**Listed records**
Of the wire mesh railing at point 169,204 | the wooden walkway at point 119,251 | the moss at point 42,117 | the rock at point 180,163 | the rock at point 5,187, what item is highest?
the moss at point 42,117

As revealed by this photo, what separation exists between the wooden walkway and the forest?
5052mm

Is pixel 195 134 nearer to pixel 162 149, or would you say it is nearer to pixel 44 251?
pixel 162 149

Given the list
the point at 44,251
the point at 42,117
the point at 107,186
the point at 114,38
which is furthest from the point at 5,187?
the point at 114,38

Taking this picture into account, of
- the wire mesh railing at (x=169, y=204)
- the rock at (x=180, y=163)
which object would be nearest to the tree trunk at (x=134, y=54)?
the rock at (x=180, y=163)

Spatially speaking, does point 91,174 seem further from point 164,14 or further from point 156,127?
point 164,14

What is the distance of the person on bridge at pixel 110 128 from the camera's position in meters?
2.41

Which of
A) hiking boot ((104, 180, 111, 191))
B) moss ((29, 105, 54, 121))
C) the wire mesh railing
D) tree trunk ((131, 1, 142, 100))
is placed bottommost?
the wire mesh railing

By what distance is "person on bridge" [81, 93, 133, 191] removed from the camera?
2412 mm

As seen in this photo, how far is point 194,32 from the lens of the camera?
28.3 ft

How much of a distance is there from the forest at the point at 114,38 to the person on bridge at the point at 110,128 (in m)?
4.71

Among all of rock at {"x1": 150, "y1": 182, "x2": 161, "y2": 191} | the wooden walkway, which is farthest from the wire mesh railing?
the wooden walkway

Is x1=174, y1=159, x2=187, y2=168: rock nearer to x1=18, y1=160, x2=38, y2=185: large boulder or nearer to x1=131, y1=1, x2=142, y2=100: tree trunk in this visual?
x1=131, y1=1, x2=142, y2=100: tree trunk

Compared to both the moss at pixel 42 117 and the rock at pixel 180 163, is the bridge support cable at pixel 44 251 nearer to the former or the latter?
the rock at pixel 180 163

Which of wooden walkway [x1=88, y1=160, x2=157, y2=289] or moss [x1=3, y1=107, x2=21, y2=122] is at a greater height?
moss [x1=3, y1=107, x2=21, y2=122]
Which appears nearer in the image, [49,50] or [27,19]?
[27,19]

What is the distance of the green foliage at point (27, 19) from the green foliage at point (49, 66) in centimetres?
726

**What you should do**
Starting at the line that contains "Which of wooden" and ending at the end of the data, output each line as a row of a Markdown table with the columns No. and Line. Number the rows and leave out blank lines.

**Reply**
| No. | Line |
|---|---|
| 1 | Which of wooden walkway [x1=88, y1=160, x2=157, y2=289] or moss [x1=3, y1=107, x2=21, y2=122] is at a greater height? |
| 2 | moss [x1=3, y1=107, x2=21, y2=122] |
| 3 | Which appears nearer in the image, [49,50] or [27,19]? |
| 4 | [27,19] |
| 5 | What is the distance of the green foliage at point (27, 19) from the green foliage at point (49, 66) in centimetres? |
| 6 | 726 |